Confusing Nemo (2): Fisheries subsidies, good and bad

Next in my little fact-checking exercise of The Black Fish’s campaign movie:

“Every year, $25,000,000,000 of tax money continues to subsidize a very harmful industry”

And that’s a literal quote from the movie. The implication is clear: our tax money – $25 billion of it – is being spent on promoting overfishing. Where does the figure come from?

Rashid Sumaila is a Canadian resource economist who has gained a big reputation with his work on game theoretic analyses of fisheries and big, global-scale analyses of fisheries subsidies. If anyone knows about the global scope of fisheries subsidies it is him; the $25 billion in The Black Fish’s movie is based on his 2010 article in the Journal of Bioeconomics.

Interestingly, the article does not only give an estimate of the total amount of subsidies, but also distinguishes three types of subsidies: beneficial subsidies, capacity-enhancing subsidies, and ambiguous subsidies. The distinction is based on what the subsidy does to the resource stock: does it lead to bigger (beneficial) or smaller (capacity-enhancing) fish stocks? This criterion is fairly easy to apply and interpret, but it also leaves some issues out of the discussion, as we will see later.

Beneficial subsidies

Beneficial subsidies contribute to the resource stock, and include such expenses as monitoring programmes, research for stock assessments, and establishing MPAs. Their total amount is about $8 bln.

The article does not ask the question whether this should all be funded by tax money. The rule of thumb should be: subsidize public goods, but let the users of the public good pay whenever possible. As a fish consumer I’m willing to contribute (through a higher fish price, ideally) to a responsible management of our fish stocks, but I’m not sure I agree with sending the bill to those who have no stake in it, like vegetarians (or principled meat eaters, for that matter). The exception may be MPAs, which provide more public goods than just more fish (which is not as clear-cut as it seems, by the way).


This includes tax-payers’ money spent on enhancing fishers’ capacity to deplete fish stocks, like public money spent on port development, fleet renewal, and price support. With $16.2 bln this is the largest category. By far the largest type of capacity-enhancing subsidy (or any kind of fishery subsidy) are fuel subsidies: every year a whopping $6.4 bln is spent to lower the price fishers pay for their fuel. Sumaila et al.’s definition of fuel subsidies is interesting: they define fuel subsidies as the difference between what fishers pay for their fuel and what other sectors pay for the same fuel. This means that (partial) tax exemptions, like the red diesel that The Netherlands until recently had, are included; however, blanket fuel subsidies, like those in Indonesia, Nigeria, and Egypt, are not.

I don’t know how the authors categorize subsidies for more selective, or low-impact fishing gear, such as the pulse trawl. It must have been difficult to identify exactly on what kind of innovation or renewal a subsidiy is spent, so I suspect the authors have filed this as capacity-enhancing.
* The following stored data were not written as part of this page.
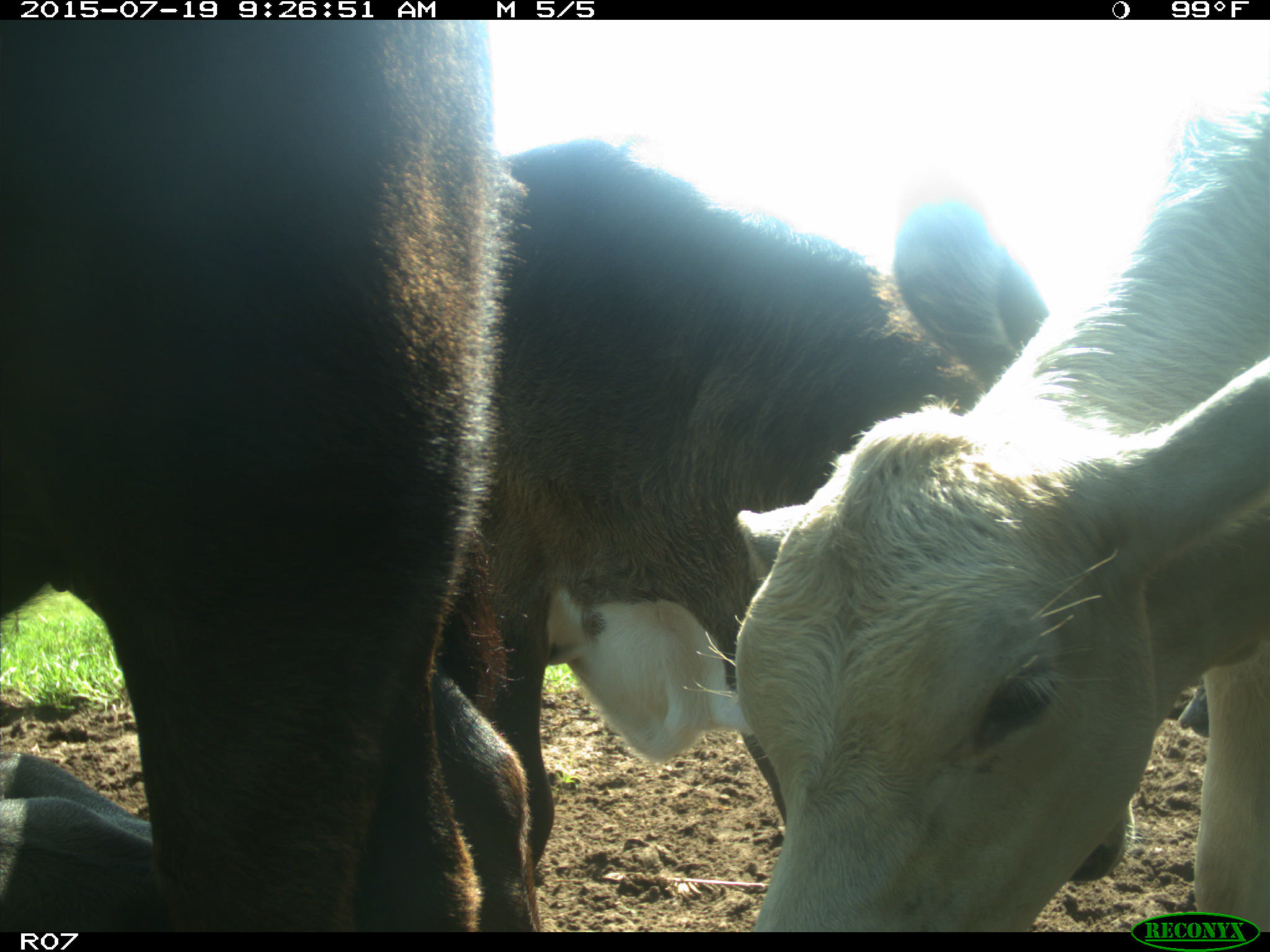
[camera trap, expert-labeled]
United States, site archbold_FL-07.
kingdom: Animalia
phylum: Chordata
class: Mammalia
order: Artiodactyla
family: Bovidae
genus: Bos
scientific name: Bos taurus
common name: domestic cow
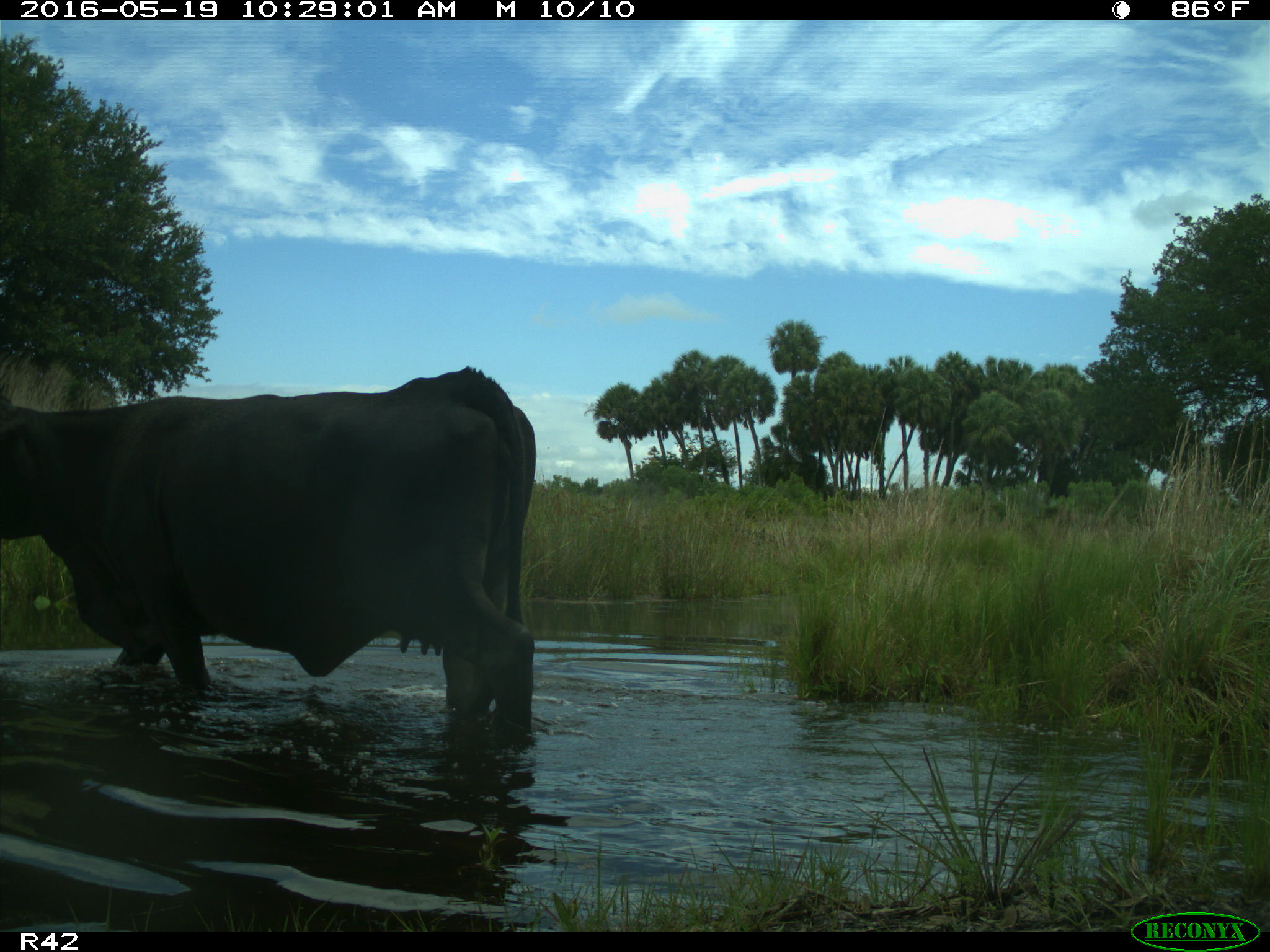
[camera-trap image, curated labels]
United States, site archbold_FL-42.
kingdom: Animalia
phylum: Chordata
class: Mammalia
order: Artiodactyla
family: Bovidae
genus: Bos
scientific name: Bos taurus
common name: domestic cow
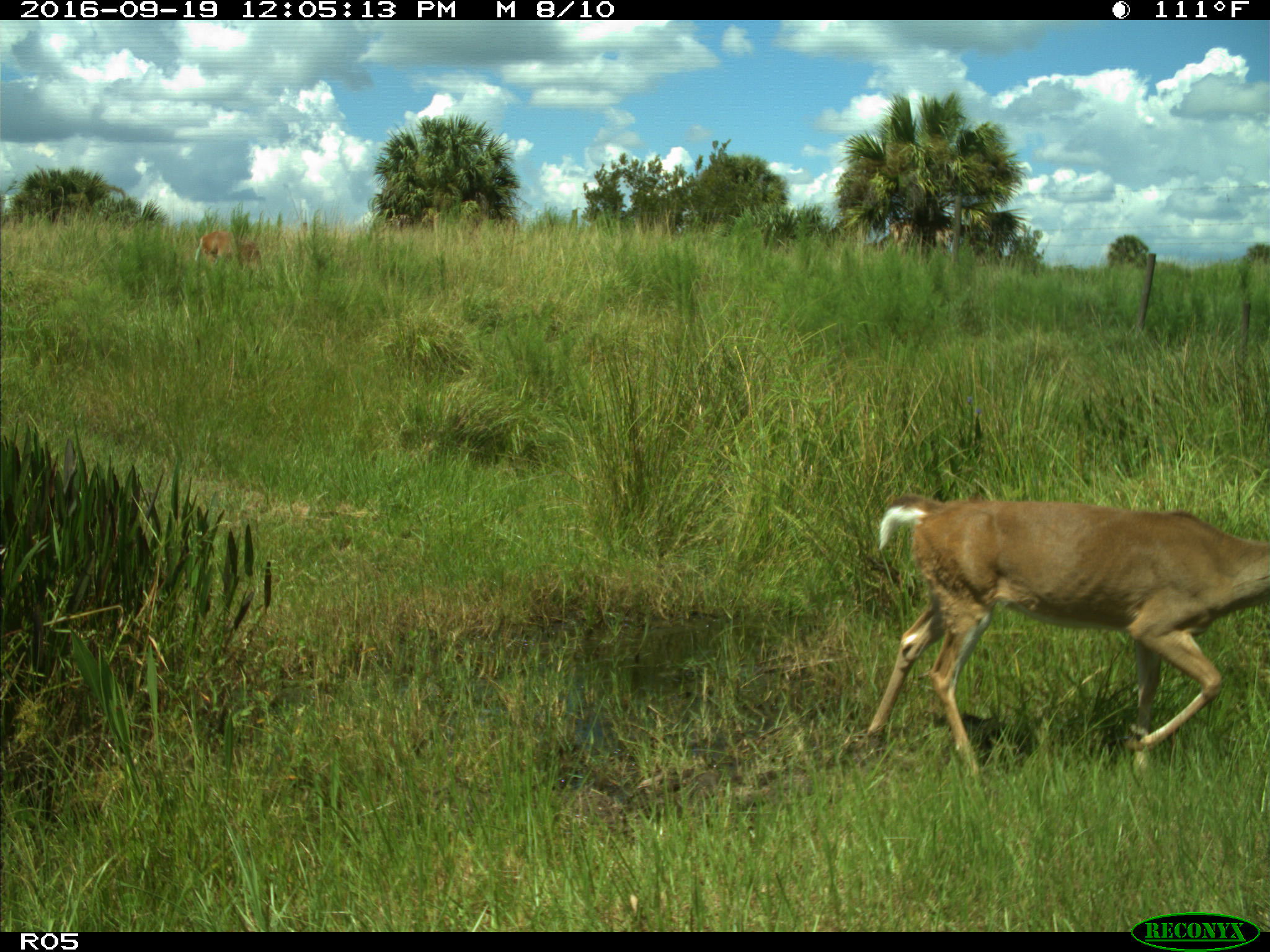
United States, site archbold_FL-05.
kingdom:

You could also argue that port development is simply an investment in infrastructure, which is a public good. The government also builds roads, railways, and glass fiber networks, why single out port infrastructure as a subsidy to fisheries? Moreover, is port development bad if fish stocks are healthy and well-managed?

Ambiguous subsidies

For researchers this is the most interesting category because its effect is unclear. Buyback subsidies, for example, may reduce fishing capacity on the short term, but on the long term the effect is less clear-cut. The vessels bought may go to other countries at dumping prices; fishers may also anticipate future buybacks when deciding whether or not to invest in new fishing capacity. Ambiguous subsidies amount to about $3 bln.

Do tax-payers spend $25 bln on overfishing?

Now I’m confused. $8 bln + $16.2 bln + $3 bln = $27.2 bln, not $25 bln as the movie states. The article’s abstract, however, estimates the global amount of subsidies at between $25 bln and $29 bln. Does The Black Fish prefer to give a conservative estimate, rather than the best estimate according to the article? But then why lump together scientific research and establishing MPAs (which I cannot believe The Black Fish would oppose) with fuel subsidies (which are undoubtedly wrong)?